One of the use cases is scanning strings: https://github.com/ruby/net-imap/pull/286/files
MatchData#byteend is faster than MatchData#byteoffset because there is no need to allocate an Array.
Here's a benchmark result:
voyager:ruby$ cat b.rb
require "benchmark"
require "strscan"
text = "あ" * 100000
Benchmark.bmbm do |b|
b.report("byteoffset(0)[1]") do
pos = 0
while text.byteindex(/\G./, pos)
pos = $~.byteoffset(0)[1]
end
end
b.report("byteend(0)") do
pos = 0
while text.byteindex(/\G./, pos)
pos = $~.byteend(0)
end
end
end
voyager:ruby$ ./tool/runruby.rb b.rb
Rehearsal ----------------------------------------------------
byteoffset(0)[1] 0.020558 0.000393 0.020951 ( 0.020963)
byteend(0) 0.018149 0.000000 0.018149 ( 0.018151)
------------------------------------------- total: 0.039100sec
user system total real
byteoffset(0)[1] 0.020821 0.000000 0.020821 ( 0.020822)
byteend(0) 0.017455 0.000000 0.017455 ( 0.017455)
Does this difference matter in realistic usages (e.g. that net-imap one)? How much improvement is it there?
I guess the diffrence doesn't matter so much compared to I/O etc, but it's frustrating to write code like $~.byteoffset(0)[1] when only the end offset is needed.
Regarding naming, byteend seems hard to read, I think byte_begin/byte_end is much clearer.
I proposed byteend for consistency with existing methods such as byteoffset.
If we choose byte_end, it may be better to introduce new aliases for such existing methods.
I understand the use-case. I agree with the addition of the feature, but I don't like the name.
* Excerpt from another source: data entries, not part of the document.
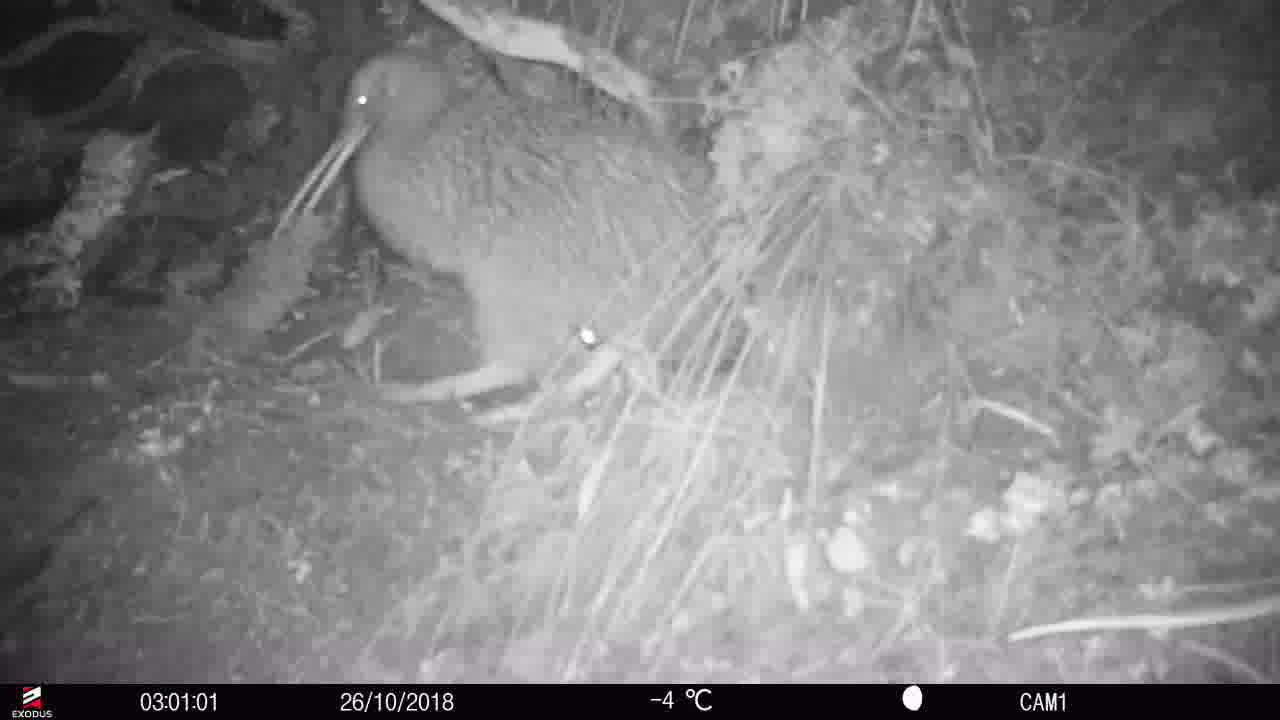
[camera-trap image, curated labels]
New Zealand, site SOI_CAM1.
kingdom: Animalia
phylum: Chordata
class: Aves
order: Apterygiformes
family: Apterygidae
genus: Apteryx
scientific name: Apteryx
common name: kiwi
The names bytebegin, byteend are follow the byteindex tradition, but it is very hard to read (especially byteend). Any other name suggestions?
I understand the use-case. I agree with the addition of the feature, but I don't like the name. The names bytebegin, byteend are follow the byteindex tradition, but it is very hard to read (especially byteend). Any other name suggestions?
I came up with names begin_in_bytes and end_in_bytes, but byte_begin / byte_end suggested by Eregon may be better.